Ama insan hep iyi olmuyor, öyle olmayı umuyor, temenni ediyor olsa da…

İlk etapta ‘nasılsın’ ve ‘iyilik, sağlık, ne olsun’ denir ama sohbet biraz derinleştiğinde hiç kimsenin hayatından memnun olmadığını görürsünüz. Kimi işinden, kimi çevresinden kimi okulundan, kimi sağlığından, hatta komple yaşadığı hayattan şikayet edip durur…

‘Bir dokun bin ah işit’ şikayetler, dert yanmalar, yakınmalar, sızlanmalar ardı ardına sıralanır…

Aslında az çok hepimizde var bu memnuniyetsizlikler, şikayet ettiğimiz durumlar. Dünya hali bu, daha da doğrusu imtihan dünyası…
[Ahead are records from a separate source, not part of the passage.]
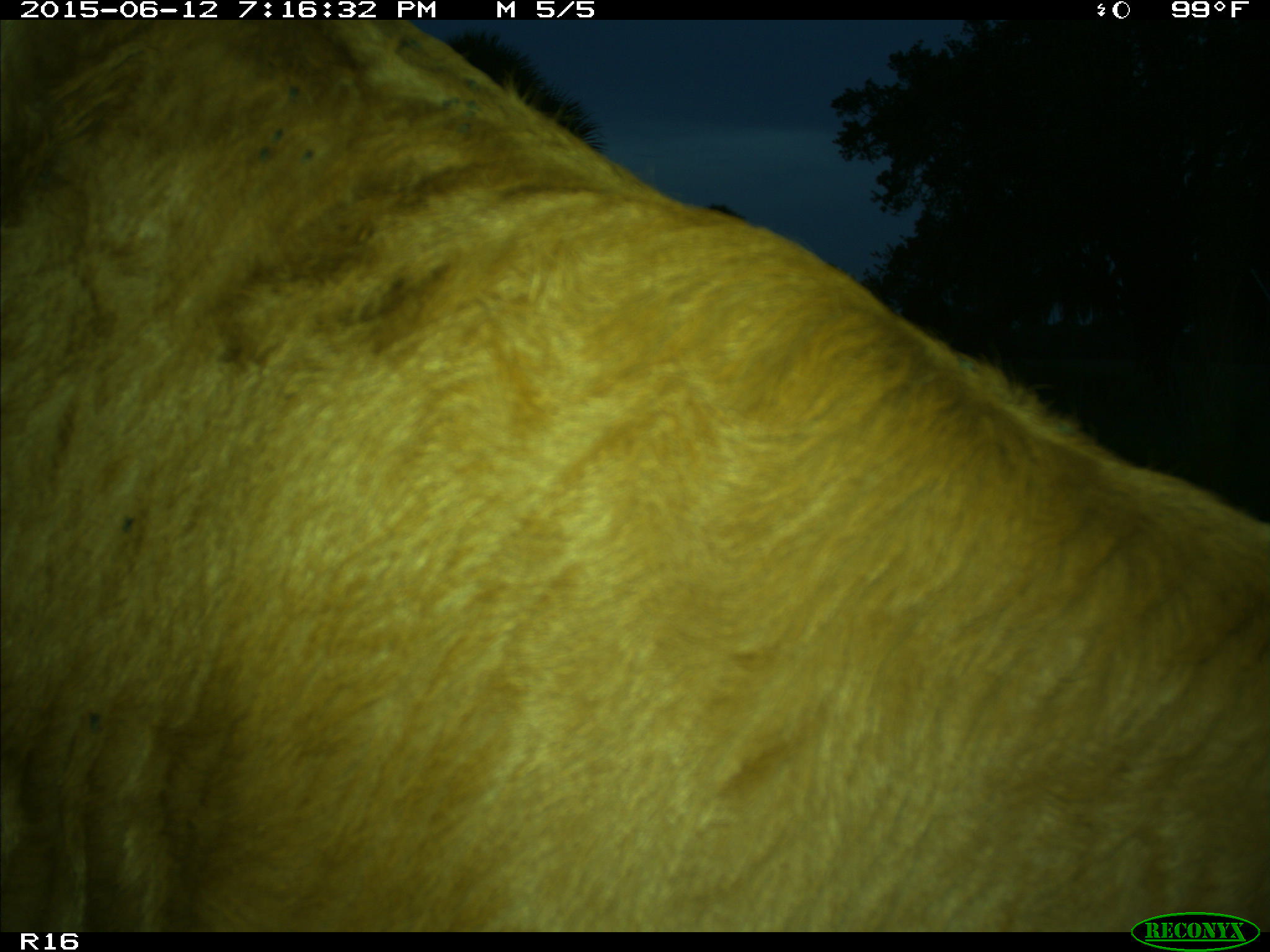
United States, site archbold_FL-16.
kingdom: Animalia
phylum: Chordata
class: Mammalia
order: Artiodactyla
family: Bovidae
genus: Bos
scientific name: Bos taurus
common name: domestic cow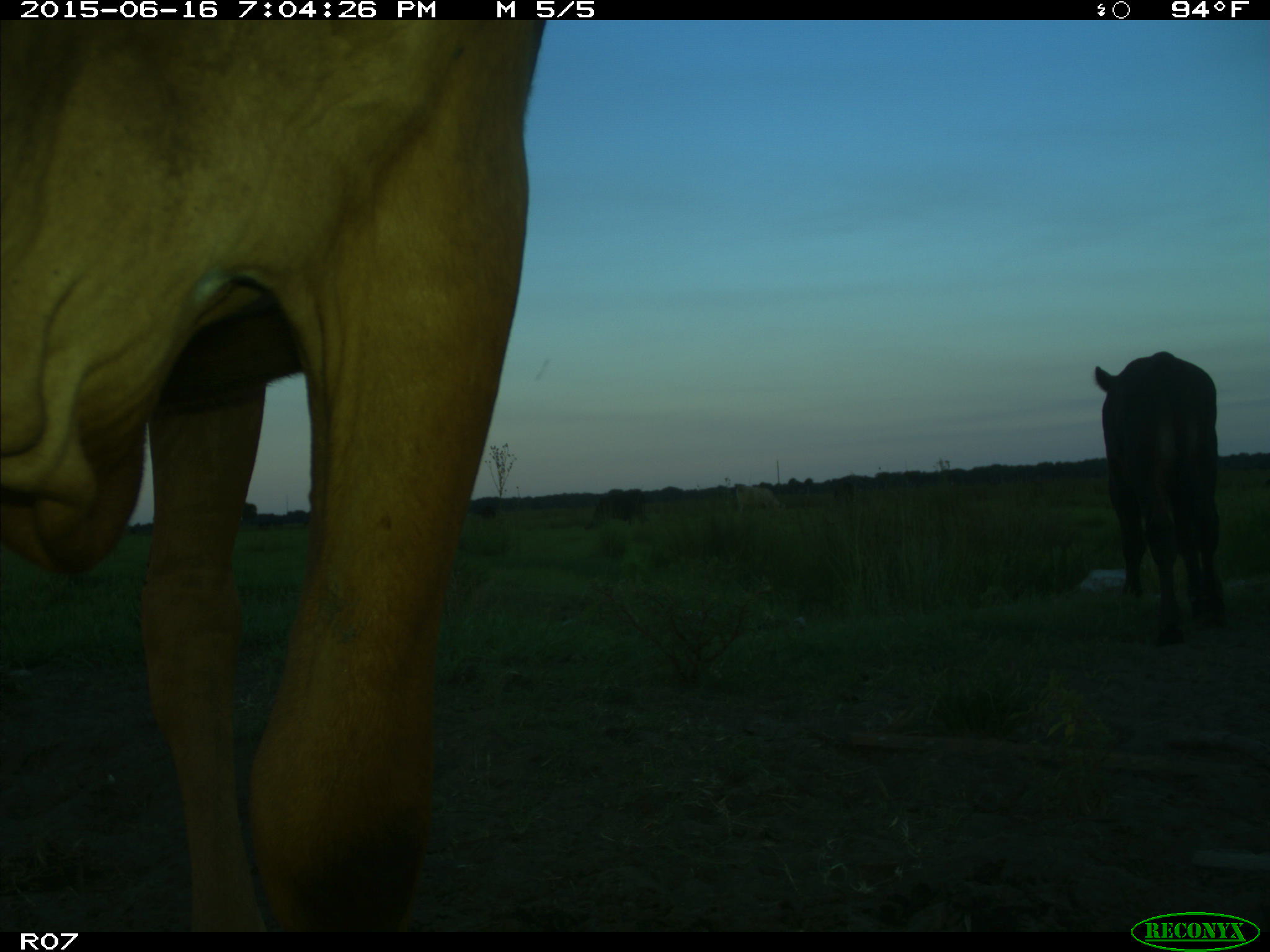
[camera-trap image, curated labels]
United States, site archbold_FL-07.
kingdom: Animalia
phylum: Chordata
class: Mammalia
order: Artiodactyla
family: Bovidae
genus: Bos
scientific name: Bos taurus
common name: domestic cow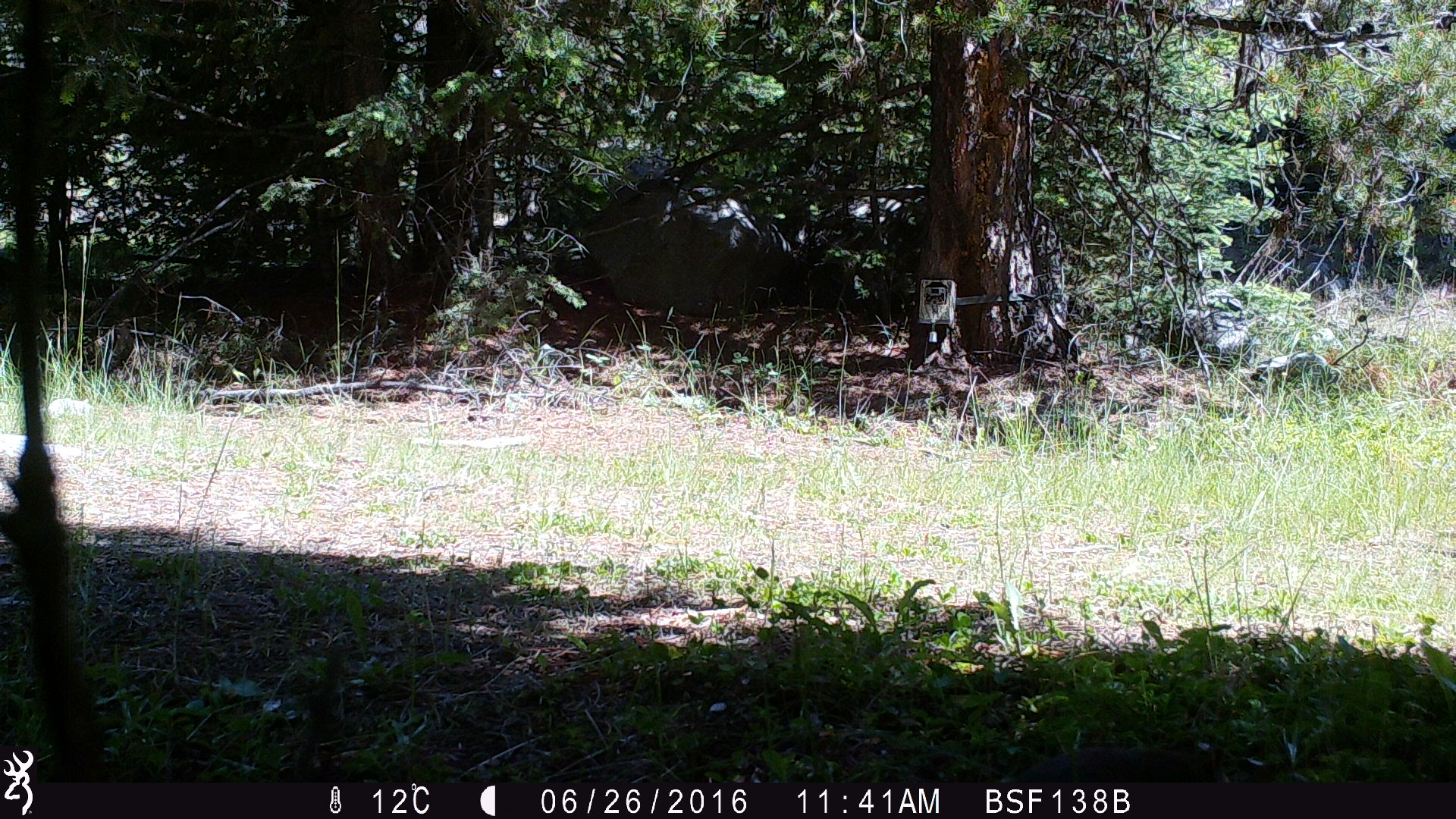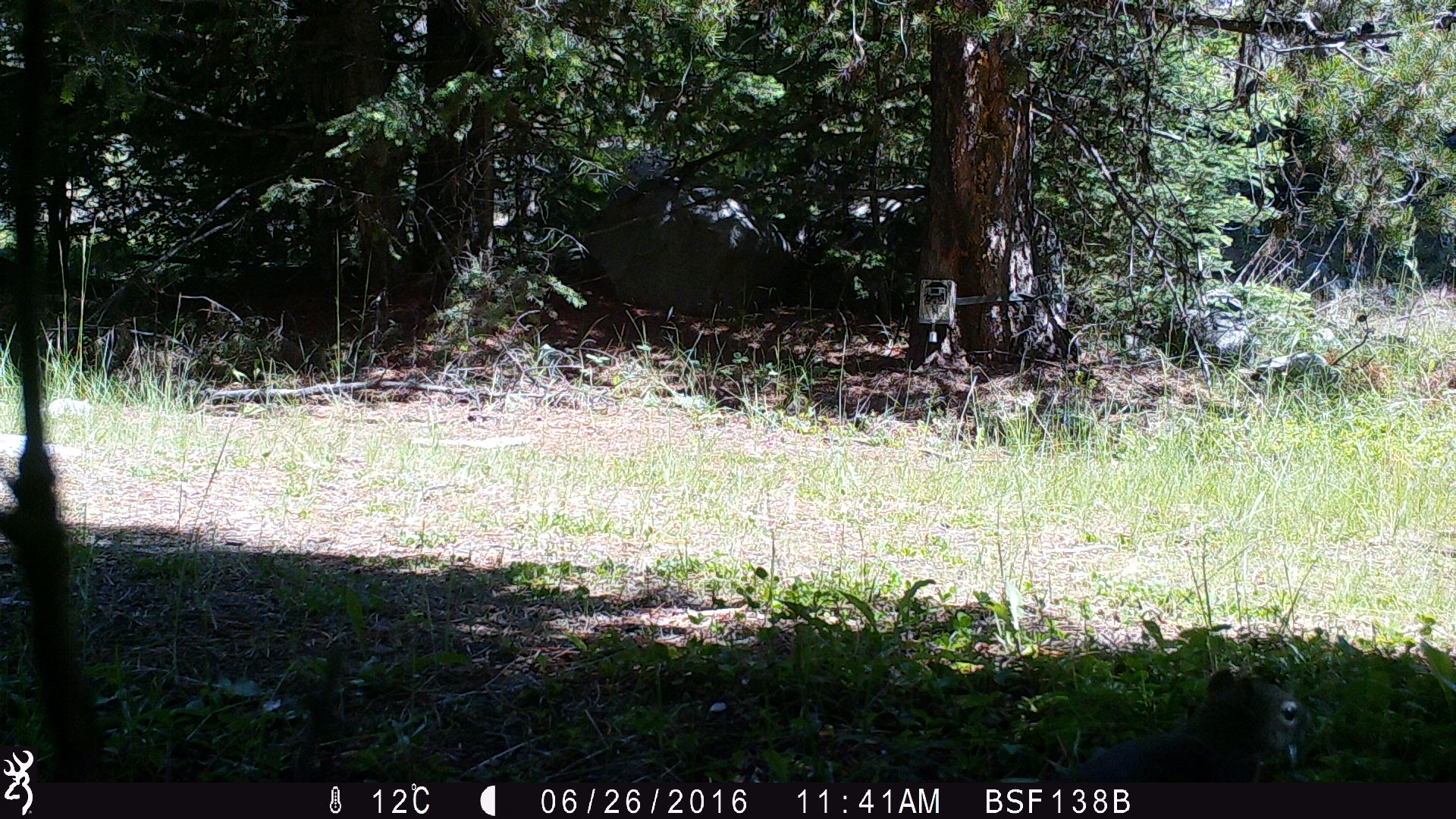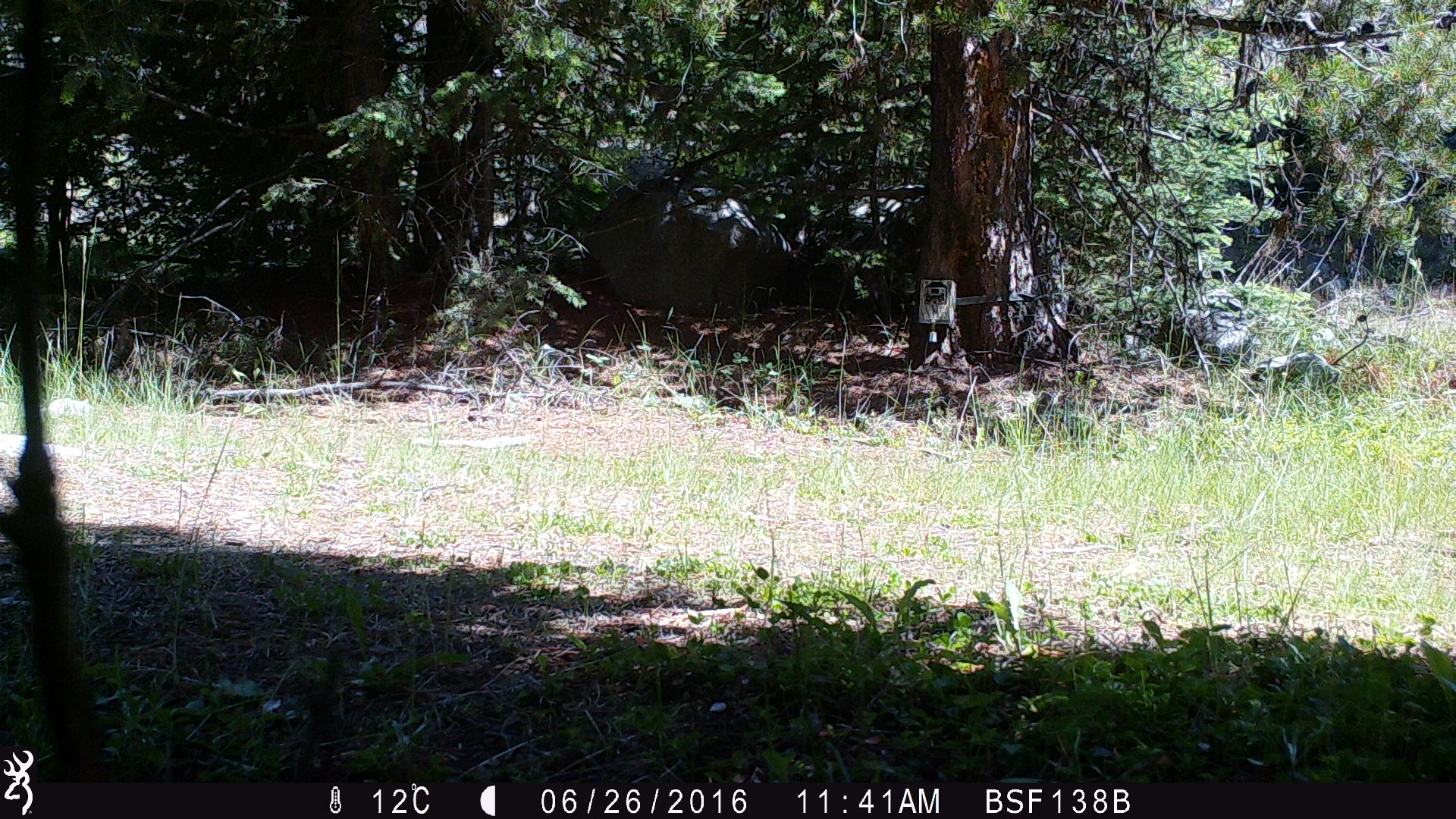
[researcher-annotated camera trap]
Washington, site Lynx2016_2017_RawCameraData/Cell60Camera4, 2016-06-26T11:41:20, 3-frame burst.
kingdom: Animalia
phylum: Chordata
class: Mammalia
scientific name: Mammalia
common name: small mammal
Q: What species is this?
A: Small mammal (Mammalia).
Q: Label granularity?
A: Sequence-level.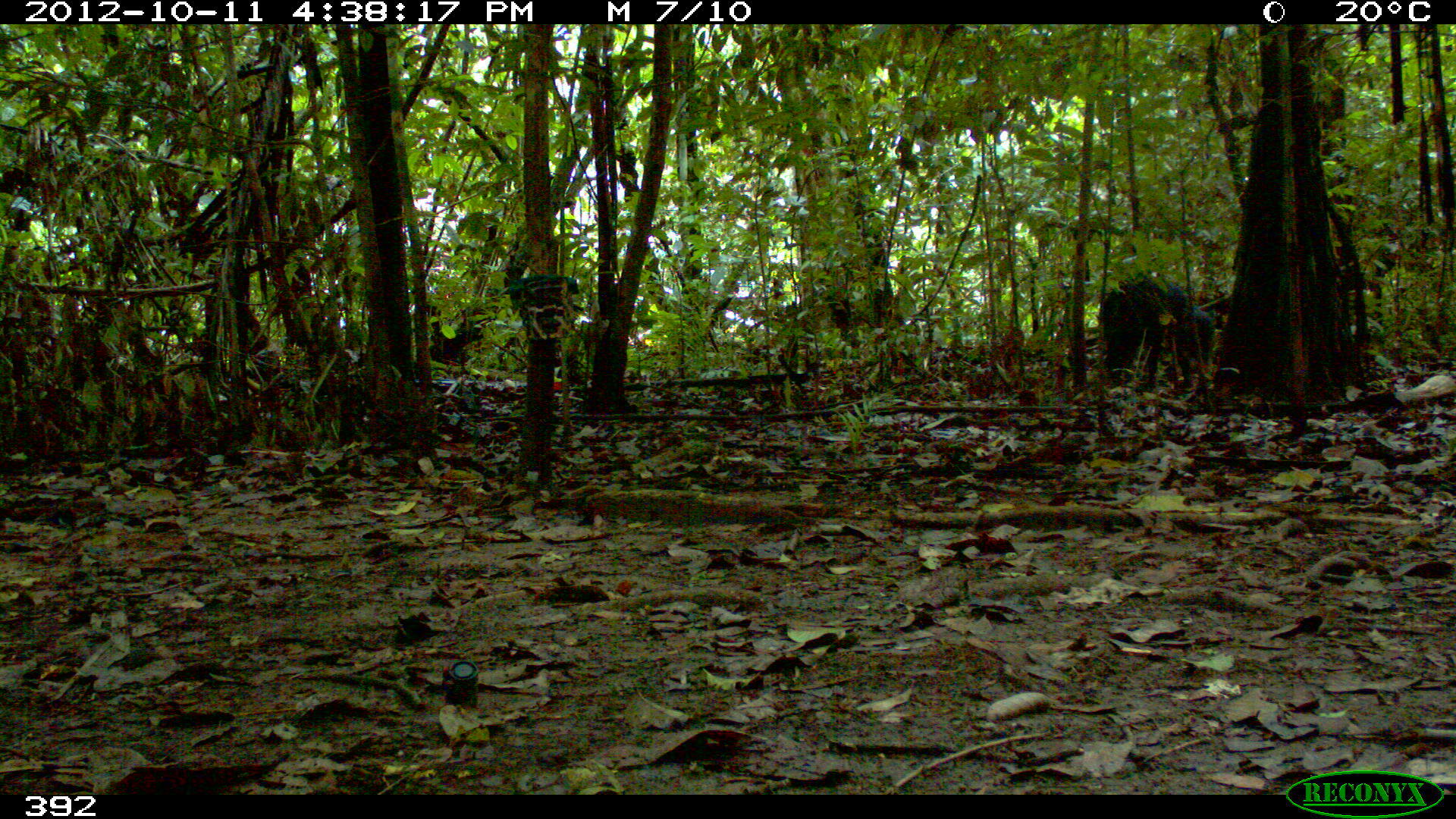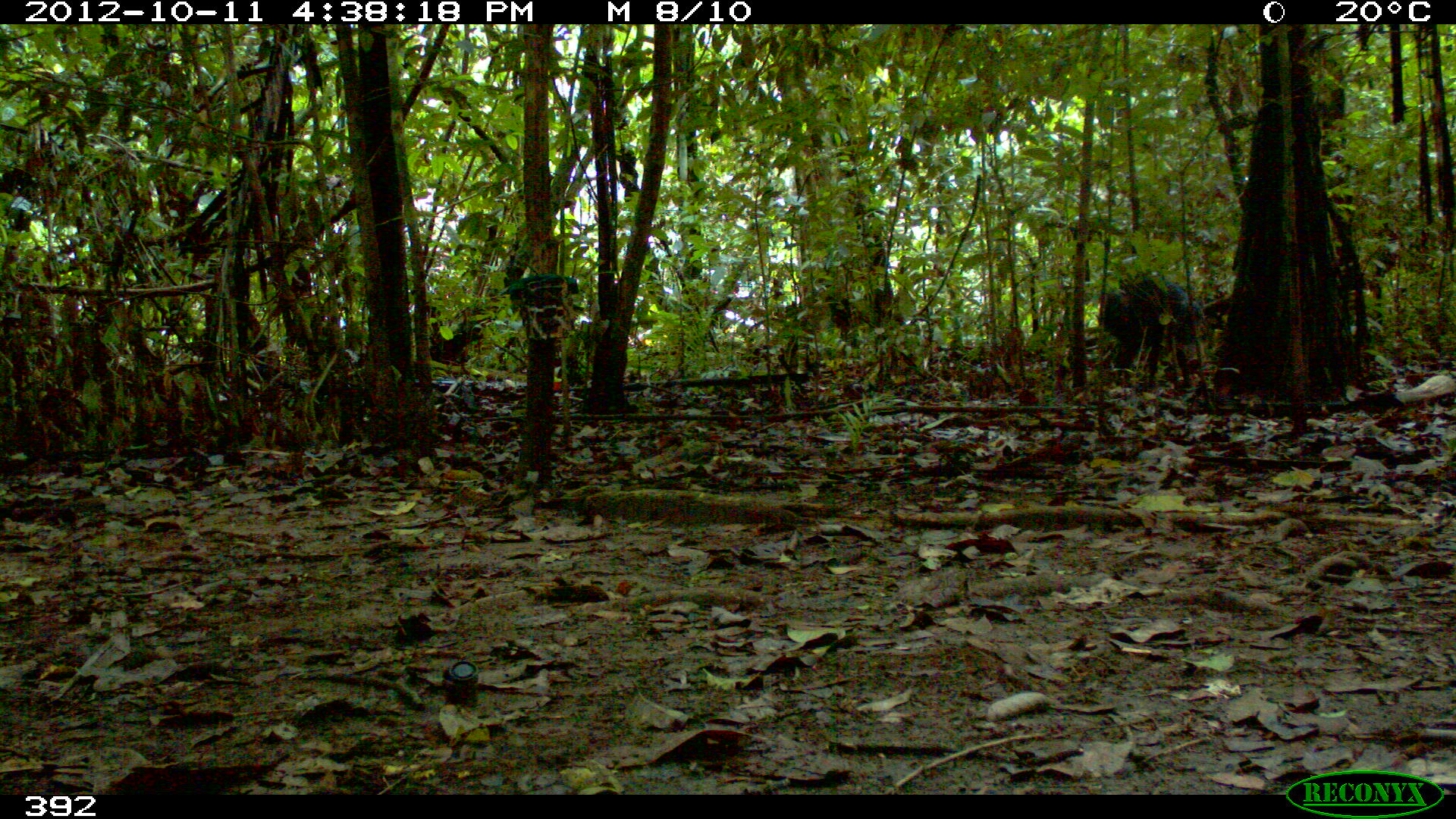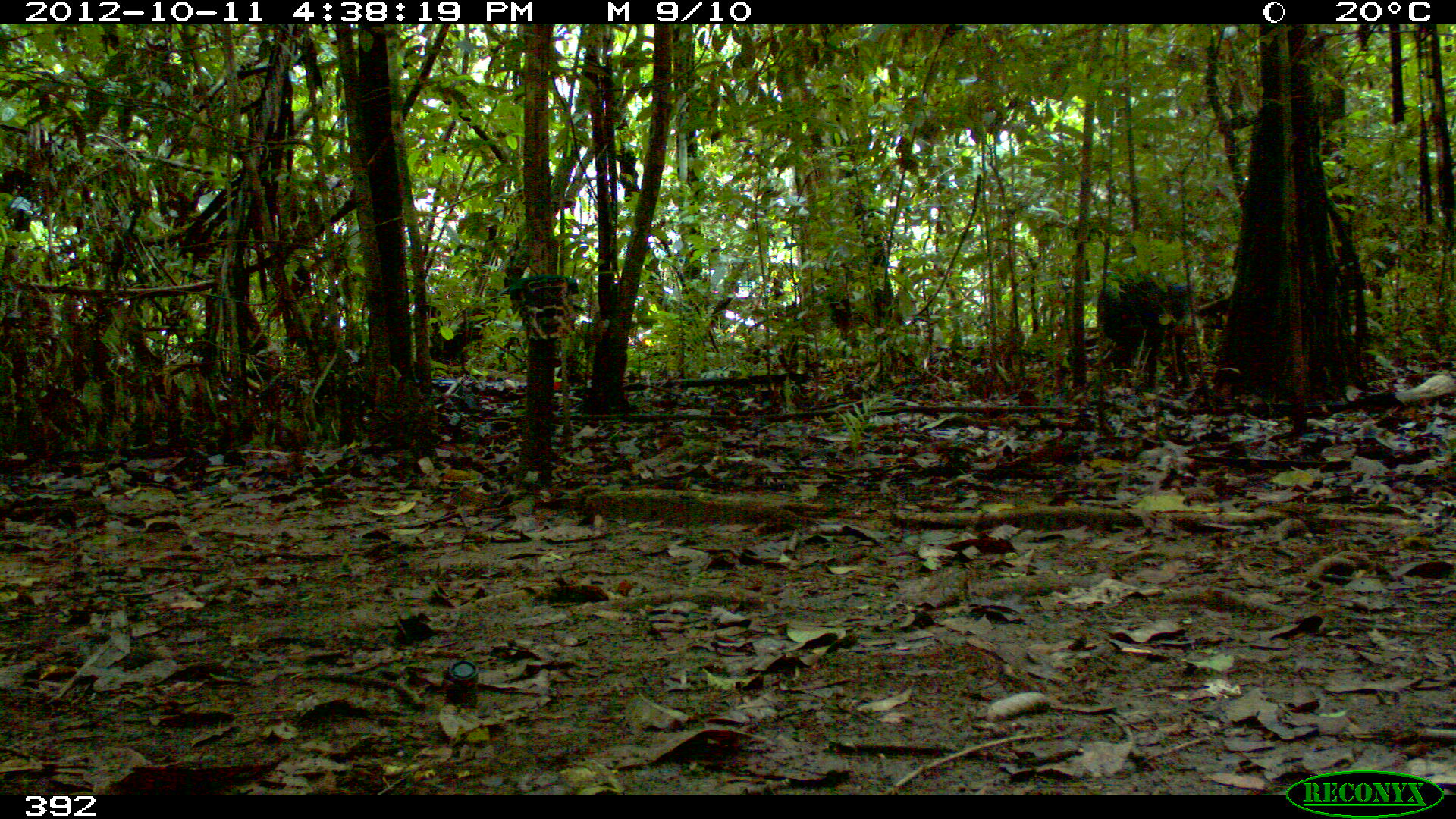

Bizler bu dünyaya keyif sürmek ve rahat etmek için gelmedik. İşte tam da bu yüzdendir ki her koşulda ve her zaman şükretmek gerekir. Hiç kimse için meşakkatsiz bir hayat zahmetsiz bir dünya yok. Kimi işine kimi eşine, kimi çevresine göre, kimi kurduğu hayaline, çizdiği dünyasına göre ya iyi oluyor ya da kötü oluyor…

Burada esas olan elindekilere şükredip kanaat etmektir. Bu dünyada iyisi de var, kötüsü de ve elbette bir de aklımız var. Aklımızı kullanarak ya iyi olup şükrederiz ya da kötü olup hüsrana uğrarız. Her şeyin iyi tarafından bakmak, iyi tarafını görmek gerekir…

Elimizdekilerin kıymetini bilip olmayanları da düşünerek halimize şükretmemiz gerekir. Gücümüz yettiğince alabildiklerimize bakıp, alamayanları düşünmek gerekir. Sağlığımıza bakıp sağlığını kaybedenleri, kötünün de kötüsünün olabileceğini düşünmek gerekir…

Aslında her insan iyidir, ama iyiliği ‘ters-düz’ eden de yine insanın kendisidir!...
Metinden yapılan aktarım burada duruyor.